# YOUR TASKS
1. Repeat word for word the part of the column on James Comey between "Former FBI director James Comey pleaded" and "Party’s presidential nominee.", inclusive.
2. Condense the paragraph of the column on James Comey that begins "Former FBI director James Comey pleaded not guilty" into a short list that keeps its main facts.

# PASSAGE FOR REVIEW
------
FILE - Former FBI Director James Comey speaks to reporters on Capitol Hill Washington, Dec. 17, 2018. The commissioner of the Internal Revenue Service has asked the Treasury Department’s inspector general to immediately review the circumstances surrounding intensive tax audits that targeted ex-FBI Director James Comey and ex-Deputy Director Andrew McCabe. (AP Photo/J. Scott Applewhite, File)
Former FBI director James Comey pleaded not guilty Wednesday to charges that he made a false statement and obstructed a congressional proceeding during his testimony before a Senate committee in September 2020. That day, Mr. Comey denied authorizing someone else at the FBI to be an anonymous source in news reports regarding a probe of Hillary Clinton and her emails when she was the 2016 Democratic Party’s presidential nominee.
When he was indicted in late September, he said, “I am not afraid. My family and I have known for years that there are costs to standing up to Donald Trump.”
If you are convinced that Mr. Comey is being unfairly prosecuted for such opposition, I doubt there is anything I can say today to convince you of his guilt. Similarly, if you are convinced that Mr. Comey is being fairly prosecuted, I doubt there is anything I can say today to convince you of his innocence.
This fact applies to far more than James Comey or partisan politics.
“I cannot save and sanctify myself”
St. Ignatius of Antioch, who was martyred around AD 107, called himself “Theophorus,” which means “God-bearer.” He did not mean that he was unique in this way, even though early tradition suggested that he was one of the children Jesus took in his arms and blessed (Mark 10:13–16).
Instead, his self-designation pointed to the fact that all of us are made by God in his image and likeness (Genesis 1:27) and thus are the imago Dei, the bearers of the image of God. Tragically, sin has marred this image so that it no longer reflects fully the One who made us.
------
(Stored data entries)
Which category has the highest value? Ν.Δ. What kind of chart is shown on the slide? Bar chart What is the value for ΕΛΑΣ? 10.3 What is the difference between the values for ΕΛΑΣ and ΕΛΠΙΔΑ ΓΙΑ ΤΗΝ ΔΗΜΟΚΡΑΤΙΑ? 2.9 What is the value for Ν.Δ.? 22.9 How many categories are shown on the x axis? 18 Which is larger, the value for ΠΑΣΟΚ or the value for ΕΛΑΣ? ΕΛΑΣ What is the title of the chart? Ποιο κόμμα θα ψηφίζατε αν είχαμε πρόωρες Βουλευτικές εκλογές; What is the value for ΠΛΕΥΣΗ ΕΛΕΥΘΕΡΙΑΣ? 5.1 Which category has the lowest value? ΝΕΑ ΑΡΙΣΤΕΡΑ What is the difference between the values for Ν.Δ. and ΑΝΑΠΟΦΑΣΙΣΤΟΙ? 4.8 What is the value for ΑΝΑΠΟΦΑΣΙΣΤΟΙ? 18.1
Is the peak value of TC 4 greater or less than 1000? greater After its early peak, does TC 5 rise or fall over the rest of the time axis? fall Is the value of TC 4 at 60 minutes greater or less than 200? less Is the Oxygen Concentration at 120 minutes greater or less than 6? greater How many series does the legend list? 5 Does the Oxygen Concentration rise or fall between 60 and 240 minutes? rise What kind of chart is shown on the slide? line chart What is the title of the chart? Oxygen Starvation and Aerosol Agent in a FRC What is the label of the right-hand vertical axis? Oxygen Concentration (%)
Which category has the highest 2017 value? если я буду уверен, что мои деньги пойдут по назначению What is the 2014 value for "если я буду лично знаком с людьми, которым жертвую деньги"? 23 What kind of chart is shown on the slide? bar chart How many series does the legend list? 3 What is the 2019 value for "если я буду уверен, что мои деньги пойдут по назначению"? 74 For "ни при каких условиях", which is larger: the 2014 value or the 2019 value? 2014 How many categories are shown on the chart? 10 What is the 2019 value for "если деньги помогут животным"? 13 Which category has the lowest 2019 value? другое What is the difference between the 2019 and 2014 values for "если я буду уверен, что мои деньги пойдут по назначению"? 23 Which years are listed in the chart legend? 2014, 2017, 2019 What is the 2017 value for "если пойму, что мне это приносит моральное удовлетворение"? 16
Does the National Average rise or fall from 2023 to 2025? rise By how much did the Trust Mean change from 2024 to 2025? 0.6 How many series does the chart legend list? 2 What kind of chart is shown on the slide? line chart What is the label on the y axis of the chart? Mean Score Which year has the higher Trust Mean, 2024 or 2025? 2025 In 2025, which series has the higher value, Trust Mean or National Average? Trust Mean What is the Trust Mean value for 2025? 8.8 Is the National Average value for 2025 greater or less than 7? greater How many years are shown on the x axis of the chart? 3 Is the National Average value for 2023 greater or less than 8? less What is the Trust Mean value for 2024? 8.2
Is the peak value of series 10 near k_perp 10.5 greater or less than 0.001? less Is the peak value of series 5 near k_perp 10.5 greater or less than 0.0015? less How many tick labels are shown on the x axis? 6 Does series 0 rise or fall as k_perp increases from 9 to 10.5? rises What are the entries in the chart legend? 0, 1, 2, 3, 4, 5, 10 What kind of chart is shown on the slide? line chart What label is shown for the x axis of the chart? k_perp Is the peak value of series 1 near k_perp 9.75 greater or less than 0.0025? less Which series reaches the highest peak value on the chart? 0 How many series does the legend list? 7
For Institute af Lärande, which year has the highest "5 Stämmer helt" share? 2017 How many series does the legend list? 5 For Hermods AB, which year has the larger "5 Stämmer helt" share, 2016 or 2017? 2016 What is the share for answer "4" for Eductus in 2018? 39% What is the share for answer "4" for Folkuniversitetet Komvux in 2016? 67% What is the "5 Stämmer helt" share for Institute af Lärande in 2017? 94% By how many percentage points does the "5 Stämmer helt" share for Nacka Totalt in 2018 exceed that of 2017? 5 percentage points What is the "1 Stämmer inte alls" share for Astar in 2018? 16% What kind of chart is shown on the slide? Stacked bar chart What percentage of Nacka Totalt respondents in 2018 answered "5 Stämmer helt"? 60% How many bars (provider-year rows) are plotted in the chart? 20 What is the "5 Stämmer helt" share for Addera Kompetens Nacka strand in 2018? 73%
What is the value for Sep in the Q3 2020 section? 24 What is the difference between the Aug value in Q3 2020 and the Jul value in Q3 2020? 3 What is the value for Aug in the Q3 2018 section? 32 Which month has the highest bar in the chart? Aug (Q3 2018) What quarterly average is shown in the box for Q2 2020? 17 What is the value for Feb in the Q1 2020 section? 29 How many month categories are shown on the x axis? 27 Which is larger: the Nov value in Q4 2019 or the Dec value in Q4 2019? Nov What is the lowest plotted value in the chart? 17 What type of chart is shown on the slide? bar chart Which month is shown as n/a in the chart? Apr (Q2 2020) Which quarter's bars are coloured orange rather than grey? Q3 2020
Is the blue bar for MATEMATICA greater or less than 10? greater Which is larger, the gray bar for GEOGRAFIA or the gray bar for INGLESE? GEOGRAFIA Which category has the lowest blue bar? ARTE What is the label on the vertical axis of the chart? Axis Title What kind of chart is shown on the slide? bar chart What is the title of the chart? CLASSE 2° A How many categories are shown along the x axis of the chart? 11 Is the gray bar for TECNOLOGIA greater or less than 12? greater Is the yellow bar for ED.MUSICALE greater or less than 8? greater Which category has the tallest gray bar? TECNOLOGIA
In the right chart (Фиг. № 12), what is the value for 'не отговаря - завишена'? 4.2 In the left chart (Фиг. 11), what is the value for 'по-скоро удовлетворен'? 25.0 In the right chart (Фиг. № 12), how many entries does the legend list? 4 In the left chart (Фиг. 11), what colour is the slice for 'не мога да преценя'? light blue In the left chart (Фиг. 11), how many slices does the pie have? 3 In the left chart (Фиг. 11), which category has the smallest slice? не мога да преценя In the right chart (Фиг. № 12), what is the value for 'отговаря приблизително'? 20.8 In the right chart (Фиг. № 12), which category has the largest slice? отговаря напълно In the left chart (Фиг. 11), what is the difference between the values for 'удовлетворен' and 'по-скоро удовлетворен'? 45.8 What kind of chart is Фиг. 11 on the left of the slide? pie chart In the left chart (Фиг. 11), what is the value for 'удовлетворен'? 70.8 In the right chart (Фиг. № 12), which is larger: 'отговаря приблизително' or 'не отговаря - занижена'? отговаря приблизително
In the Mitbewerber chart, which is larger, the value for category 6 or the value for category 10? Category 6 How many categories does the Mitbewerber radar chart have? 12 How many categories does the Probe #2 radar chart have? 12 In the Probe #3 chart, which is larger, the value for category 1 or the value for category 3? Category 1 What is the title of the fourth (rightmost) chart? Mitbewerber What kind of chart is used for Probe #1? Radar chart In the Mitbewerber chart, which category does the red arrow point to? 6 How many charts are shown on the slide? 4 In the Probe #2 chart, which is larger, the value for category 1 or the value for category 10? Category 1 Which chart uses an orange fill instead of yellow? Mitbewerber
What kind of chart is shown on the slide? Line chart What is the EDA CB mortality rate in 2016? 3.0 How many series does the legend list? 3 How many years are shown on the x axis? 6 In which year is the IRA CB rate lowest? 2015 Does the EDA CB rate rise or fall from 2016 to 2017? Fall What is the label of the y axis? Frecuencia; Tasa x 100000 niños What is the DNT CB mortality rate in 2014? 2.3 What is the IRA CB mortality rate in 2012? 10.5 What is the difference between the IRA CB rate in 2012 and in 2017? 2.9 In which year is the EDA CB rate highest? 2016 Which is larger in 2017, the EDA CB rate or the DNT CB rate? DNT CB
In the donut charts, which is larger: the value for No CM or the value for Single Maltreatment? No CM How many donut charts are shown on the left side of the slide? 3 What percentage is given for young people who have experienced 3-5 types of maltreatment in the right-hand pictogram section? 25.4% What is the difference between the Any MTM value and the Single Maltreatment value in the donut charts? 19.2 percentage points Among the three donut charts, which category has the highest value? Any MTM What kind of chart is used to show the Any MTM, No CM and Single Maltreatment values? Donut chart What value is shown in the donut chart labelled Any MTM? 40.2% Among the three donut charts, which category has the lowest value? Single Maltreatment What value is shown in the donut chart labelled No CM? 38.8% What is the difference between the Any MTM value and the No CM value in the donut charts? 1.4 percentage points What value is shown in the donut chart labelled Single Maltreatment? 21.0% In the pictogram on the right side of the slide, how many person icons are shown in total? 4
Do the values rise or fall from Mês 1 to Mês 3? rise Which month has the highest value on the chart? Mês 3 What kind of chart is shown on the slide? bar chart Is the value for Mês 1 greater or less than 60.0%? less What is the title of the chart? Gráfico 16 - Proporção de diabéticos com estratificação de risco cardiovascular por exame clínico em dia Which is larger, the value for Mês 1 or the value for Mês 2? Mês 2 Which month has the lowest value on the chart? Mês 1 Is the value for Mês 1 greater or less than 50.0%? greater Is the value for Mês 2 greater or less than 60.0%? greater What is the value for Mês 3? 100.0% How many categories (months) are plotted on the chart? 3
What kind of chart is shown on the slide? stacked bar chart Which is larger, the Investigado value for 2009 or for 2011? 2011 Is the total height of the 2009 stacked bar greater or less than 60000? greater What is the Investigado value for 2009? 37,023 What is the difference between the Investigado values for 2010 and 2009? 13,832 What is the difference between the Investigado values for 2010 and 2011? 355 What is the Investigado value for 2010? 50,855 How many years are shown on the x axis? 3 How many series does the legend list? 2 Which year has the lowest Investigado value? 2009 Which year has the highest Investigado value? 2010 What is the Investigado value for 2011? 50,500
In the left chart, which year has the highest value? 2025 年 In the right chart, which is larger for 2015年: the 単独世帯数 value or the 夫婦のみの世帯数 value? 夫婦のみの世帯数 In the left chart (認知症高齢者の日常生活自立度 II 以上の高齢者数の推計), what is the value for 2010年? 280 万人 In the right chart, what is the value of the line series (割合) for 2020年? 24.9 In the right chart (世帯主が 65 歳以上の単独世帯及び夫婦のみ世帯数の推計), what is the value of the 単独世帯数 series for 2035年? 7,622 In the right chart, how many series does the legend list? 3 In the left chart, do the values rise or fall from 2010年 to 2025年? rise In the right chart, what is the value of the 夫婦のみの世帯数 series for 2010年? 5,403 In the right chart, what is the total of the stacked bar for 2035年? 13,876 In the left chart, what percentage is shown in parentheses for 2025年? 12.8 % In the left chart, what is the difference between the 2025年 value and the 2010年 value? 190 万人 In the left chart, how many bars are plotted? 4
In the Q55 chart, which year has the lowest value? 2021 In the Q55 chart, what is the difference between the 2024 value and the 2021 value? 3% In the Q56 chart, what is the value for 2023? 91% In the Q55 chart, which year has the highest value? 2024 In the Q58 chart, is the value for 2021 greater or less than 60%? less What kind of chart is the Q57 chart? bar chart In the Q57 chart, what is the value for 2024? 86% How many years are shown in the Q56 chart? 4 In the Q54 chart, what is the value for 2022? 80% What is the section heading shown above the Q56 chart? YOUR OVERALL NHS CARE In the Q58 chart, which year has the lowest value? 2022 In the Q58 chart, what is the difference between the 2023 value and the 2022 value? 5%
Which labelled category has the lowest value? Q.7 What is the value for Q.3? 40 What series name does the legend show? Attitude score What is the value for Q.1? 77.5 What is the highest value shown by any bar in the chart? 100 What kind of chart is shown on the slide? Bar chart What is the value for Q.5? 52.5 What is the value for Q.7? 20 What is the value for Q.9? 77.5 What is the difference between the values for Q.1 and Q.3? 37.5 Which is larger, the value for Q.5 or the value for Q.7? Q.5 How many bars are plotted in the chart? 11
------
# TASK-BY-TASK OUTPUTS
1.
Former FBI director James Comey pleaded not guilty Wednesday to charges that he made a false statement and obstructed a congressional proceeding during his testimony before a Senate committee in September 2020. That day, Mr. Comey denied authorizing someone else at the FBI to be an anonymous source in news reports regarding a probe of Hillary Clinton and her emails when she was the 2016 Democratic Party’s presidential nominee.

2.
- Former FBI director James Comey pleaded not guilty Wednesday.
- He is charged with making a false statement and obstructing a congressional proceeding.
- The charges concern his September 2020 testimony before a Senate committee.
- In that testimony he denied authorizing anyone else at the FBI to be an anonymous source in news reports on the probe of Hillary Clinton and her emails when she was the 2016 Democratic Party's presidential nominee.